- _What needs to be done_:
Send back the records in full, character for character.

— Begin —

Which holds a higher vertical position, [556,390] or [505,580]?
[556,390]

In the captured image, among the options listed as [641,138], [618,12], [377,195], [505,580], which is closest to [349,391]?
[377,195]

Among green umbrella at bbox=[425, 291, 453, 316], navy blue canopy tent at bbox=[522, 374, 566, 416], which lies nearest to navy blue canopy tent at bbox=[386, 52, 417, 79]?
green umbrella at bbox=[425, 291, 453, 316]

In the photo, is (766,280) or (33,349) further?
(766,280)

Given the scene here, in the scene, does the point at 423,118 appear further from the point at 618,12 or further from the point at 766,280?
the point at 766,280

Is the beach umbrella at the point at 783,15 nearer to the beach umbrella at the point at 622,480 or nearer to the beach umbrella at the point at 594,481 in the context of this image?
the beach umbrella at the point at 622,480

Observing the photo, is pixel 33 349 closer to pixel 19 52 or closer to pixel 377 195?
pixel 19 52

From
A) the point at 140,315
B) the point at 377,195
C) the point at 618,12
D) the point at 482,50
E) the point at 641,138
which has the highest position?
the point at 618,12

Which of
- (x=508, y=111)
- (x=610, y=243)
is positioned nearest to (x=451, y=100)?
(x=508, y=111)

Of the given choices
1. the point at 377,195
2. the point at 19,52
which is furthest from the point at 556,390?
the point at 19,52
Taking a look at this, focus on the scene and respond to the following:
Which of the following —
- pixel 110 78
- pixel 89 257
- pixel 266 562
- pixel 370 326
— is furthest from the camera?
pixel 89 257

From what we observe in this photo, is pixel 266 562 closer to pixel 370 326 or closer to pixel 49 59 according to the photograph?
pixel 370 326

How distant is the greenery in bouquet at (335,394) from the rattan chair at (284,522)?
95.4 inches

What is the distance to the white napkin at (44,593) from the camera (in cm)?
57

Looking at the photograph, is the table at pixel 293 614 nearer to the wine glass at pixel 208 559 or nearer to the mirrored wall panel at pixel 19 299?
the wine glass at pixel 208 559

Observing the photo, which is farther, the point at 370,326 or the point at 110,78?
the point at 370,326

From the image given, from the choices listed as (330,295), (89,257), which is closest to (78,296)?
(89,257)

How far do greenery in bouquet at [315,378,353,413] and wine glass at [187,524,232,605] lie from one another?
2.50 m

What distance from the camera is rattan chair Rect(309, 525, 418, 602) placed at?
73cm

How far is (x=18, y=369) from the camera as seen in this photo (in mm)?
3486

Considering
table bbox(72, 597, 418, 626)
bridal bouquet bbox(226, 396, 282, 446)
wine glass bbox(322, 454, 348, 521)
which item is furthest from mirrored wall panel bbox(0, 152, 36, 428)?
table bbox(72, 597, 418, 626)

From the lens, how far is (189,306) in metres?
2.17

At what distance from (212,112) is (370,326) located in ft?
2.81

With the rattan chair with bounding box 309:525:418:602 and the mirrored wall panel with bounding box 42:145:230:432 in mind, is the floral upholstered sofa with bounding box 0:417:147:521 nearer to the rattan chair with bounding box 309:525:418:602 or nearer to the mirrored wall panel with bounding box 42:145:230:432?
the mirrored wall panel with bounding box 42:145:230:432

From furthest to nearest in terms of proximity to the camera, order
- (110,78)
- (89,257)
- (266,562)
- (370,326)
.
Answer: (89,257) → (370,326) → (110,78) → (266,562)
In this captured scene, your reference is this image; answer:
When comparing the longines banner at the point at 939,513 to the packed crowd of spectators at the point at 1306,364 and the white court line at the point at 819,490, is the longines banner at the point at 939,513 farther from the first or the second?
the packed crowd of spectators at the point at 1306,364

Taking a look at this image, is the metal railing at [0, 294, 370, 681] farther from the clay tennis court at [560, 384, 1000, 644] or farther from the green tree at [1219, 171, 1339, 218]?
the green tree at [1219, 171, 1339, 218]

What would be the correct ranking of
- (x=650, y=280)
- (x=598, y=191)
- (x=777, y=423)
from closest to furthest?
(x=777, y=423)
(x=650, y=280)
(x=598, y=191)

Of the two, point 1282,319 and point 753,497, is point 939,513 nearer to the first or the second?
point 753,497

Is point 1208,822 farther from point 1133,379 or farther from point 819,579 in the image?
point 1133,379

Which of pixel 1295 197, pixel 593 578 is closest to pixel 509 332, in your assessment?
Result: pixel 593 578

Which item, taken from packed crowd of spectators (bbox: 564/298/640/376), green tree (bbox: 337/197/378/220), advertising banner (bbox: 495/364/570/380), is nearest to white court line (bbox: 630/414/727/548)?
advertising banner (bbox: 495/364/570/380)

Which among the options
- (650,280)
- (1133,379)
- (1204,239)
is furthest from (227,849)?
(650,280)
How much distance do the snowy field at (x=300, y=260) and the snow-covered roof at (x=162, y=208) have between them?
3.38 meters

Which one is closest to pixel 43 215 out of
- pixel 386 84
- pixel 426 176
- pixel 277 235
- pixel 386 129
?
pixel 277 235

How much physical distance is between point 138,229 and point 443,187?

— End —

- _Answer for the task_:
Which holds a higher vertical position, [556,390] or [505,580]?
[556,390]

In the captured image, among the options listed as [641,138], [618,12], [377,195], [505,580], which is closest to [349,391]?
[377,195]

Among green umbrella at bbox=[425, 291, 453, 316], navy blue canopy tent at bbox=[522, 374, 566, 416], which lies nearest to navy blue canopy tent at bbox=[386, 52, 417, 79]?
green umbrella at bbox=[425, 291, 453, 316]

In the photo, is (766,280) or (33,349) further?
(766,280)

Given the scene here, in the scene, does the point at 423,118 appear further from the point at 618,12 or further from the point at 766,280?
the point at 766,280

Is the beach umbrella at the point at 783,15 nearer to the beach umbrella at the point at 622,480 or nearer to the beach umbrella at the point at 594,481 in the context of this image?
the beach umbrella at the point at 622,480

Observing the photo, is pixel 33 349 closer to pixel 19 52 or closer to pixel 377 195?
pixel 19 52

From
A) the point at 140,315
B) the point at 377,195
C) the point at 618,12
D) the point at 482,50
E) the point at 641,138
which has the highest position?
the point at 618,12

Which of
- (x=508, y=111)
- (x=610, y=243)
is positioned nearest to (x=451, y=100)?
(x=508, y=111)

Of the given choices
1. the point at 377,195
2. the point at 19,52
which is furthest from the point at 556,390?
the point at 19,52
Taking a look at this, focus on the scene and respond to the following:
Which of the following —
- pixel 110 78
- pixel 89 257
- pixel 266 562
- pixel 370 326
— is furthest from the camera?
pixel 89 257

From what we observe in this photo, is pixel 266 562 closer to pixel 370 326 or closer to pixel 49 59 according to the photograph?
pixel 370 326

How distant is the greenery in bouquet at (335,394) from the rattan chair at (284,522)?
95.4 inches

What is the distance to the white napkin at (44,593) from the camera (in cm)?
57

Looking at the photograph, is the table at pixel 293 614 nearer to the wine glass at pixel 208 559 or nearer to the mirrored wall panel at pixel 19 299?
the wine glass at pixel 208 559

Observing the photo, which is farther, the point at 370,326 or the point at 110,78?
the point at 370,326

From the image given, from the choices listed as (330,295), (89,257), which is closest to (78,296)?
(89,257)

How far do greenery in bouquet at [315,378,353,413] and wine glass at [187,524,232,605] lie from one another?
2.50 m

What distance from the camera is rattan chair Rect(309, 525, 418, 602) placed at?
73cm

How far is (x=18, y=369) from the camera as seen in this photo (in mm)?
3486

Considering
table bbox(72, 597, 418, 626)
bridal bouquet bbox(226, 396, 282, 446)
wine glass bbox(322, 454, 348, 521)
which item is furthest from mirrored wall panel bbox(0, 152, 36, 428)?
table bbox(72, 597, 418, 626)

From the lens, how far is (189,306) in metres?
2.17

At what distance from (212,112) is (370,326) located in ft?
2.81

With the rattan chair with bounding box 309:525:418:602 and the mirrored wall panel with bounding box 42:145:230:432 in mind, is the floral upholstered sofa with bounding box 0:417:147:521 nearer to the rattan chair with bounding box 309:525:418:602 or nearer to the mirrored wall panel with bounding box 42:145:230:432?
the mirrored wall panel with bounding box 42:145:230:432

From furthest to nearest in terms of proximity to the camera, order
- (110,78)
- (89,257)
- (266,562)
- (370,326)
.
Answer: (89,257) → (370,326) → (110,78) → (266,562)
In this captured scene, your reference is this image; answer:
When comparing the longines banner at the point at 939,513 to the packed crowd of spectators at the point at 1306,364 and the white court line at the point at 819,490, is the longines banner at the point at 939,513 farther from the first or the second?
the packed crowd of spectators at the point at 1306,364

Taking a look at this image, is the metal railing at [0, 294, 370, 681] farther from the clay tennis court at [560, 384, 1000, 644] or farther from the green tree at [1219, 171, 1339, 218]?
the green tree at [1219, 171, 1339, 218]

What would be the correct ranking of
- (x=650, y=280)
- (x=598, y=191)
- (x=777, y=423)
from closest to furthest?
(x=777, y=423)
(x=650, y=280)
(x=598, y=191)

Of the two, point 1282,319 and point 753,497, is point 939,513 nearer to the first or the second?
point 753,497

Is point 1208,822 farther from point 1133,379 or farther from point 819,579 in the image?
point 1133,379

Which of pixel 1295 197, pixel 593 578 is closest to pixel 509 332, in your assessment?
Result: pixel 593 578

Which item, taken from packed crowd of spectators (bbox: 564/298/640/376), green tree (bbox: 337/197/378/220), advertising banner (bbox: 495/364/570/380), is nearest to white court line (bbox: 630/414/727/548)?
advertising banner (bbox: 495/364/570/380)

Which among the options
- (650,280)
- (1133,379)
- (1204,239)
is furthest from (227,849)?
(650,280)
How much distance do the snowy field at (x=300, y=260) and the snow-covered roof at (x=162, y=208) have between them?
3.38 meters

Which one is closest to pixel 43 215 out of
- pixel 386 84
- pixel 426 176
- pixel 277 235
- pixel 386 129
?
pixel 277 235

How much physical distance is between point 138,229 and point 443,187?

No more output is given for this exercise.